# Group-Wise Operations and Transformations
*Curtis Miller*

This notebook will focus on performing certain operations and transformations at a group level. In particular, I demonstrate filling in missing information at a group level and performing group-level statistical transformations such as standardization. In this notebook, I use the iris dataset. The natural grouping for this dataset would be the species of the flowers. I load in this dataset along with needed libraries below.

In [None]:
import pandas as pd
import numpy as np

In [None]:
iris = pd.read_csv("iris.csv")
iris.head()

In [None]:
iris.shape

Group-wise typically follow a three-step process:

1. **Split** the dataset into groups
2. **Apply** an operation for each group (suggestively implies using the `apply()` method)
3. **Combine** the grouped datasets together again

Here are examples of this procedure in action.

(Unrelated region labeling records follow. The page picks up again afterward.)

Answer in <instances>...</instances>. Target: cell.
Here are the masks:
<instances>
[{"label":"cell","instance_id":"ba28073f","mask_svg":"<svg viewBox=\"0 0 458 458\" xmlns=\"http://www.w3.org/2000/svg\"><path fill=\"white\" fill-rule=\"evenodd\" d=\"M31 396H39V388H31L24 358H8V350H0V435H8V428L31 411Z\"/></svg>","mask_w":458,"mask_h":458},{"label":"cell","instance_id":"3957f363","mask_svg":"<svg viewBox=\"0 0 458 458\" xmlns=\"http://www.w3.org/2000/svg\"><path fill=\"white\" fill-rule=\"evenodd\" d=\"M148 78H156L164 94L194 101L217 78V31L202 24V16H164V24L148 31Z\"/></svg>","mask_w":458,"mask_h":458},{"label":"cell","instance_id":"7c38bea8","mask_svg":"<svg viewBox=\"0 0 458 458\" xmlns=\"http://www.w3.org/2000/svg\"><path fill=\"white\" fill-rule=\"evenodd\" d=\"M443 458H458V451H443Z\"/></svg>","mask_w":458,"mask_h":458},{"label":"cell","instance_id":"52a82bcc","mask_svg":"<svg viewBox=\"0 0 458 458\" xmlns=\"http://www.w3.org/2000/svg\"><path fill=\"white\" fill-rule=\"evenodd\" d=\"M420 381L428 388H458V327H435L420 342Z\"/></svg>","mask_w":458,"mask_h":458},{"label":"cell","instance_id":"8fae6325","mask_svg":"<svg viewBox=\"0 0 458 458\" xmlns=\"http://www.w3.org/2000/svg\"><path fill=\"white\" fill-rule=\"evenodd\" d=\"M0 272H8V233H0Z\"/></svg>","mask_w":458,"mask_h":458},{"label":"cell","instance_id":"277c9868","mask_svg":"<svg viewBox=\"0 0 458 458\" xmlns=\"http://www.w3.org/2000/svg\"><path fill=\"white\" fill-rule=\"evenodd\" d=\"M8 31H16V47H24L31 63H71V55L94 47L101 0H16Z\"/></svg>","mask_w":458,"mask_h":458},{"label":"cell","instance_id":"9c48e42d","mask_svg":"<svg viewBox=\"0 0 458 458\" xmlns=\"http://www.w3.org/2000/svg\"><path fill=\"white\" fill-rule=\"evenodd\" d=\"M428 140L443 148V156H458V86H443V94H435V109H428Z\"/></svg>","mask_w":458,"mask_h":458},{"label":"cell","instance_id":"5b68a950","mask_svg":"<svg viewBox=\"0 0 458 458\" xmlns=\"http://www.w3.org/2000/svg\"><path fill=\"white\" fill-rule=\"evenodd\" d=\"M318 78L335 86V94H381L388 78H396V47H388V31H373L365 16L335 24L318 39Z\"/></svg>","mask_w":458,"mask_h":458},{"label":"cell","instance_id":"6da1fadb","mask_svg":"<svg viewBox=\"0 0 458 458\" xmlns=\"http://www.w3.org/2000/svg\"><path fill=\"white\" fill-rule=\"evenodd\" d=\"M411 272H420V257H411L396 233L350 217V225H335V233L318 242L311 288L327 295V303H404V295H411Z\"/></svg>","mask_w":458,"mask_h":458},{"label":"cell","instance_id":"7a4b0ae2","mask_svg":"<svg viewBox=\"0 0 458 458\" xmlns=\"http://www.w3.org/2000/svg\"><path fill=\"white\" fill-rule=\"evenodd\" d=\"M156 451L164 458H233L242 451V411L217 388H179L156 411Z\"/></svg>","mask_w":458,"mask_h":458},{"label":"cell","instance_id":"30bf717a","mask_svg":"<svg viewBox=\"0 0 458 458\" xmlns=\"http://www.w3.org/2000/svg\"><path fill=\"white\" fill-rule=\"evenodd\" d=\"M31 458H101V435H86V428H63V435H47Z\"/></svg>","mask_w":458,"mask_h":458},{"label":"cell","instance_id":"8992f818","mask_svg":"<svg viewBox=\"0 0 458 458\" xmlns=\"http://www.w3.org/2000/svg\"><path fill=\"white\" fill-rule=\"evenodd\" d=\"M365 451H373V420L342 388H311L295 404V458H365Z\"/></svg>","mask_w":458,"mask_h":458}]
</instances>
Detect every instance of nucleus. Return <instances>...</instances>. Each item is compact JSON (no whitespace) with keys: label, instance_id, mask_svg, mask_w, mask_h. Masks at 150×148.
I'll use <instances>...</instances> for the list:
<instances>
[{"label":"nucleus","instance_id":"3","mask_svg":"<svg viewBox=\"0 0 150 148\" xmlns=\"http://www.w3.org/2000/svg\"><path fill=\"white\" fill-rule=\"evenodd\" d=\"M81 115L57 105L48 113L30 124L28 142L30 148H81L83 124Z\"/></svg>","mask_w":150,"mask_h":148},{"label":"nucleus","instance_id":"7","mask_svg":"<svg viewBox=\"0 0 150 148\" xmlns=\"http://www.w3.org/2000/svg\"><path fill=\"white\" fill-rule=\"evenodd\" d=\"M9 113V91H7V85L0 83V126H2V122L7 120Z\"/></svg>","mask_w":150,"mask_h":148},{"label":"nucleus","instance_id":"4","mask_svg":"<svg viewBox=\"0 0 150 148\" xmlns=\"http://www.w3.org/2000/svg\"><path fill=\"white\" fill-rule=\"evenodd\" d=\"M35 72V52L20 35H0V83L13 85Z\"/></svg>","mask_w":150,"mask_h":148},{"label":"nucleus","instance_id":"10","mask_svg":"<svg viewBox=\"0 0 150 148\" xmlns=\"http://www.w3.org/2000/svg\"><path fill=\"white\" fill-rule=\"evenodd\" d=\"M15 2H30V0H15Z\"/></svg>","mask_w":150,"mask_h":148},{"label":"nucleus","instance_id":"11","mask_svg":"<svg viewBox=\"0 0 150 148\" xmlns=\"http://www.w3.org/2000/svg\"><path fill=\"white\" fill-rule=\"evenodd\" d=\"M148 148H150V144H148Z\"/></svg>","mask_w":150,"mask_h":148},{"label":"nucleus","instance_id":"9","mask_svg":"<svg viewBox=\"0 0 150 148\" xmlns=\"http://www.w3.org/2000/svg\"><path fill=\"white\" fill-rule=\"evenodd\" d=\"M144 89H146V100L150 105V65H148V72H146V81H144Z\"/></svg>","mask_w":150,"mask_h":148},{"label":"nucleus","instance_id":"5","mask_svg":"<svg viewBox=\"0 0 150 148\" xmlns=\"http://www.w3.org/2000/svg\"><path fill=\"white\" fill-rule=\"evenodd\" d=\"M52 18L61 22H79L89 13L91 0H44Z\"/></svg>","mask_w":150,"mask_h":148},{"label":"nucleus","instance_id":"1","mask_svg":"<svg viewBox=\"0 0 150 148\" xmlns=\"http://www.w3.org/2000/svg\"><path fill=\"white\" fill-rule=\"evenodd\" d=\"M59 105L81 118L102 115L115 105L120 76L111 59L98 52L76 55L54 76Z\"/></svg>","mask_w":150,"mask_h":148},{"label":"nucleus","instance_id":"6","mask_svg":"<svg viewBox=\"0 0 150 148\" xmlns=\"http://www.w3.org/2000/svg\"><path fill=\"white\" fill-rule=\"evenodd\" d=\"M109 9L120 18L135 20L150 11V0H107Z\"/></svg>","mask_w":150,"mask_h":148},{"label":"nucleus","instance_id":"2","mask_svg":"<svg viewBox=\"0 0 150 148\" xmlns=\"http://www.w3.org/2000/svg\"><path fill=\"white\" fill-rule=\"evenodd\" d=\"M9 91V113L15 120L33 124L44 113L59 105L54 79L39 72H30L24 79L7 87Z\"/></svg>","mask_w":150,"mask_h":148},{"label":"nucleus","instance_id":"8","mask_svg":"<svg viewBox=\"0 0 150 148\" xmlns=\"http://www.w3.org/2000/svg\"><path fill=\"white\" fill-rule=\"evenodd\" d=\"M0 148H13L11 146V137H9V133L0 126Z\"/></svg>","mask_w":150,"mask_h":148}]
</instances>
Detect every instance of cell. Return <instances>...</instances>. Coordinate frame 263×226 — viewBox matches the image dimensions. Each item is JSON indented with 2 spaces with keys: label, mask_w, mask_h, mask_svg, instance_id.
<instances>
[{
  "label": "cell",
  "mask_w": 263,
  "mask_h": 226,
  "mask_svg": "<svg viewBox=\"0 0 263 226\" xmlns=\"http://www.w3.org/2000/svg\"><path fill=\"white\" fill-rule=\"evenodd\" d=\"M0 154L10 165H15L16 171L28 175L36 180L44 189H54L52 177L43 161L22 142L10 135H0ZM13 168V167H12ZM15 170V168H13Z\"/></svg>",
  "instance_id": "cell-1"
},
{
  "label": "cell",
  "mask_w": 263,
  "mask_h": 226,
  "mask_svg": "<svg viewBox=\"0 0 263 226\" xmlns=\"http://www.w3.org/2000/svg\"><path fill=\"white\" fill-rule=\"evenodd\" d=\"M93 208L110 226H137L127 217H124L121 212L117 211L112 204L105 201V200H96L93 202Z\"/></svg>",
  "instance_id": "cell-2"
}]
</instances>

## Group-Wise Missing Data Replacement

Let's randomly censor some of the `iris` data.

In [None]:
# Code in this block chooses random indices for censoring (True will be censored)
idx = np.array([False] * (150 * 5))
idx[np.random.choice(np.arange(150 * 5), size=150, replace=False)] = True
idx = idx.reshape(150, 5)
idx[:, 4] = False    # Last column is for species; never censor this
idx[:10, :]

In [None]:
# Convert to DataFrame for indexing
idx = pd.DataFrame(idx, index=iris.index, columns=iris.columns)
idx.head()

In [None]:
# Now do the actual censoring
iris_censor = iris.copy()
iris_censor[idx] = np.nan
iris_censor.head()

How could we replace the missing data? One approach might be to replace with mean values, but this would be crude; not all species have the same mean values for their variables. We would like to be able to replace with the mean values for particular species.

We can form groups though and fill with means at the group level. Let's see this in action.

In [None]:
# Split
iriscengroups = iris_censor.groupby("species")
iriscengroups.groups

In [None]:
# Apply/Combine
replace_nan = lambda s: s.fillna(s.mean())
iris_c_replaced = iriscengroups.apply(replace_nan)    # Recombination is done automatically
iris_c_replaced.head()

## Group-Wise Standardization

Recall the standardization procedure:

$$z_i = \frac{x_i - \bar x}{s_x}$$

Sometimes we may want to standardize but require observations be standardized with respect to their individual groups, so if $k$ denotes group, we may actually want:

$$z_{ik} = \frac{x_{ik} - \bar{x}_k}{s_k}$$

I demonstrate this by standardizing each variable in the `iris` dataset while respecting groups. The standardized data is contained in its own column.

In [None]:
# Split
irisgroups = iris.groupby("species")
irisgroups.groups

In [None]:
# Apply/Combine
standardize = lambda s: (s - s.mean()) / s.std()
iris_standardized = irisgroups[["sepal_length", "sepal_width", "petal_length", "petal_width"]].apply(standardize)
iris_standardized.head()

In [None]:
iris = iris.join(iris_standardized, rsuffix="_standardized")

In [None]:
iris.head()